[EXERCISE OBJECTIVE]:
The records below must be transcribed exactly, with each picture left out.

%%

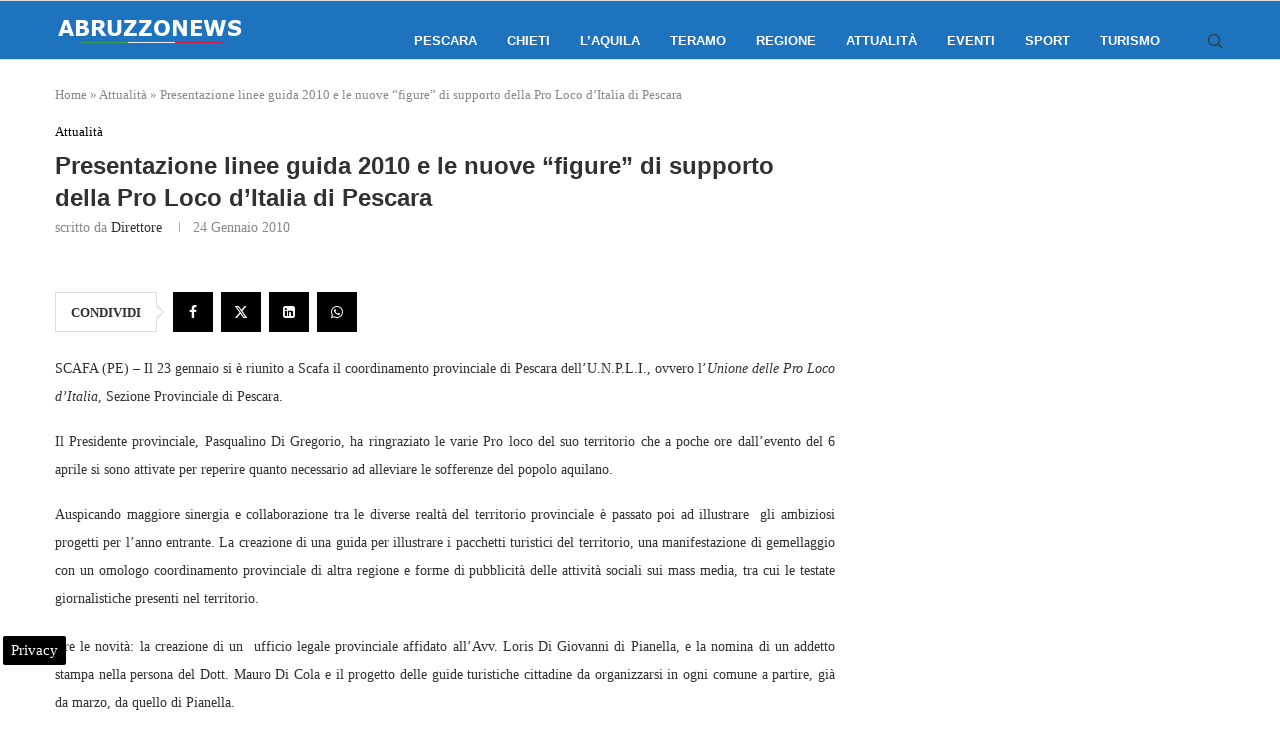

--- FILE ---
content_type: text/html; charset=utf-8
request_url: https://www.google.com/recaptcha/api2/aframe
body_size: 268
content:
<!DOCTYPE HTML><html><head><meta http-equiv="content-type" content="text/html; charset=UTF-8"></head><body><script nonce="wHznS4Zege1Y6RtBTfPATQ">/** Anti-fraud and anti-abuse applications only. See google.com/recaptcha */ try{var clients={'sodar':'https://pagead2.googlesyndication.com/pagead/sodar?'};window.addEventListener("message",function(a){try{if(a.source===window.parent){var b=JSON.parse(a.data);var c=clients[b['id']];if(c){var d=document.createElement('img');d.src=c+b['params']+'&rc='+(localStorage.getItem("rc::a")?sessionStorage.getItem("rc::b"):"");window.document.body.appendChild(d);sessionStorage.setItem("rc::e",parseInt(sessionStorage.getItem("rc::e")||0)+1);localStorage.setItem("rc::h",'1768992717317');}}}catch(b){}});window.parent.postMessage("_grecaptcha_ready", "*");}catch(b){}</script></body></html>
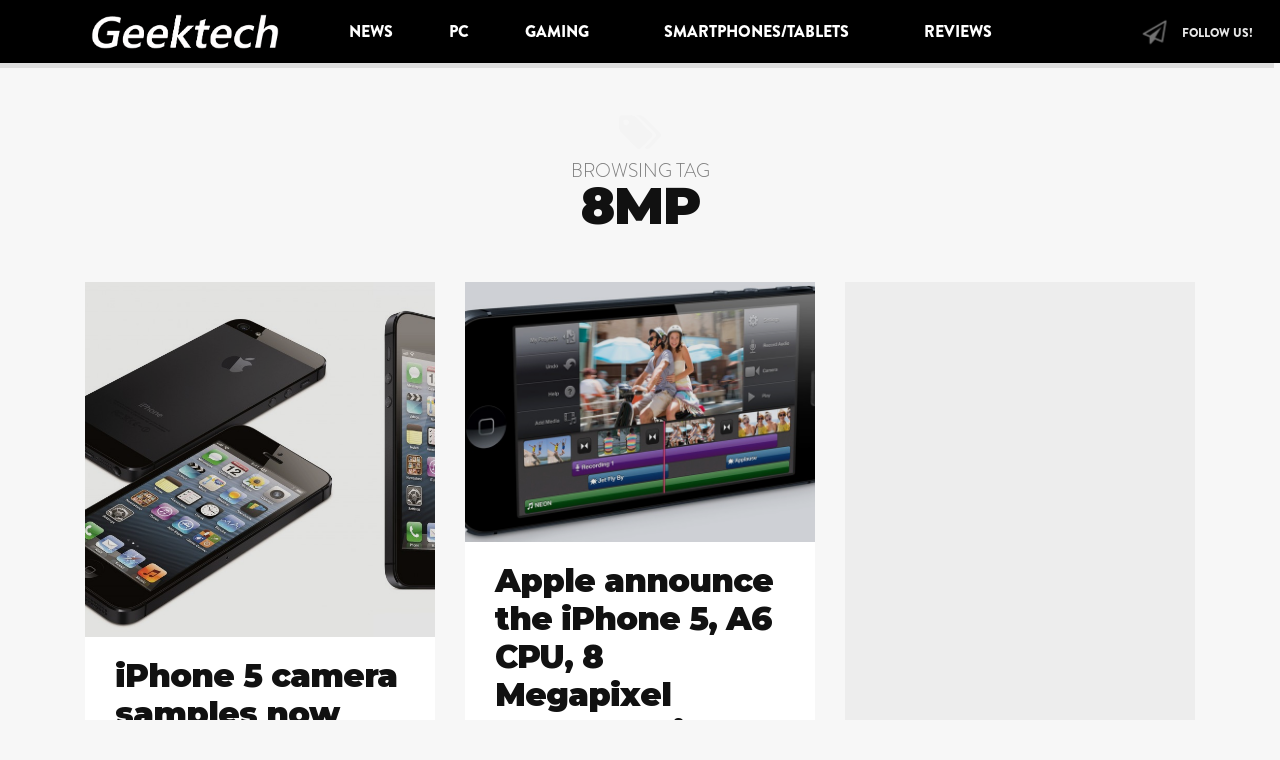

--- FILE ---
content_type: text/html; charset=utf-8
request_url: https://www.google.com/recaptcha/api2/aframe
body_size: 268
content:
<!DOCTYPE HTML><html><head><meta http-equiv="content-type" content="text/html; charset=UTF-8"></head><body><script nonce="y0BBB75N3j2FgUt782JOgA">/** Anti-fraud and anti-abuse applications only. See google.com/recaptcha */ try{var clients={'sodar':'https://pagead2.googlesyndication.com/pagead/sodar?'};window.addEventListener("message",function(a){try{if(a.source===window.parent){var b=JSON.parse(a.data);var c=clients[b['id']];if(c){var d=document.createElement('img');d.src=c+b['params']+'&rc='+(localStorage.getItem("rc::a")?sessionStorage.getItem("rc::b"):"");window.document.body.appendChild(d);sessionStorage.setItem("rc::e",parseInt(sessionStorage.getItem("rc::e")||0)+1);localStorage.setItem("rc::h",'1768996958619');}}}catch(b){}});window.parent.postMessage("_grecaptcha_ready", "*");}catch(b){}</script></body></html>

%%

[SOLUTION TO THIS TASK]:
--- FILE ---
content_type: text/html; charset=utf-8
request_url: https://www.google.com/recaptcha/api2/aframe
body_size: 268
content:
<!DOCTYPE HTML><html><head><meta http-equiv="content-type" content="text/html; charset=UTF-8"></head><body><script nonce="wHznS4Zege1Y6RtBTfPATQ">/** Anti-fraud and anti-abuse applications only. See google.com/recaptcha */ try{var clients={'sodar':'https://pagead2.googlesyndication.com/pagead/sodar?'};window.addEventListener("message",function(a){try{if(a.source===window.parent){var b=JSON.parse(a.data);var c=clients[b['id']];if(c){var d=document.createElement('img');d.src=c+b['params']+'&rc='+(localStorage.getItem("rc::a")?sessionStorage.getItem("rc::b"):"");window.document.body.appendChild(d);sessionStorage.setItem("rc::e",parseInt(sessionStorage.getItem("rc::e")||0)+1);localStorage.setItem("rc::h",'1768992717317');}}}catch(b){}});window.parent.postMessage("_grecaptcha_ready", "*");}catch(b){}</script></body></html>

--- FILE ---
content_type: text/html; charset=utf-8
request_url: https://www.google.com/recaptcha/api2/aframe
body_size: 268
content:
<!DOCTYPE HTML><html><head><meta http-equiv="content-type" content="text/html; charset=UTF-8"></head><body><script nonce="y0BBB75N3j2FgUt782JOgA">/** Anti-fraud and anti-abuse applications only. See google.com/recaptcha */ try{var clients={'sodar':'https://pagead2.googlesyndication.com/pagead/sodar?'};window.addEventListener("message",function(a){try{if(a.source===window.parent){var b=JSON.parse(a.data);var c=clients[b['id']];if(c){var d=document.createElement('img');d.src=c+b['params']+'&rc='+(localStorage.getItem("rc::a")?sessionStorage.getItem("rc::b"):"");window.document.body.appendChild(d);sessionStorage.setItem("rc::e",parseInt(sessionStorage.getItem("rc::e")||0)+1);localStorage.setItem("rc::h",'1768996958619');}}}catch(b){}});window.parent.postMessage("_grecaptcha_ready", "*");}catch(b){}</script></body></html>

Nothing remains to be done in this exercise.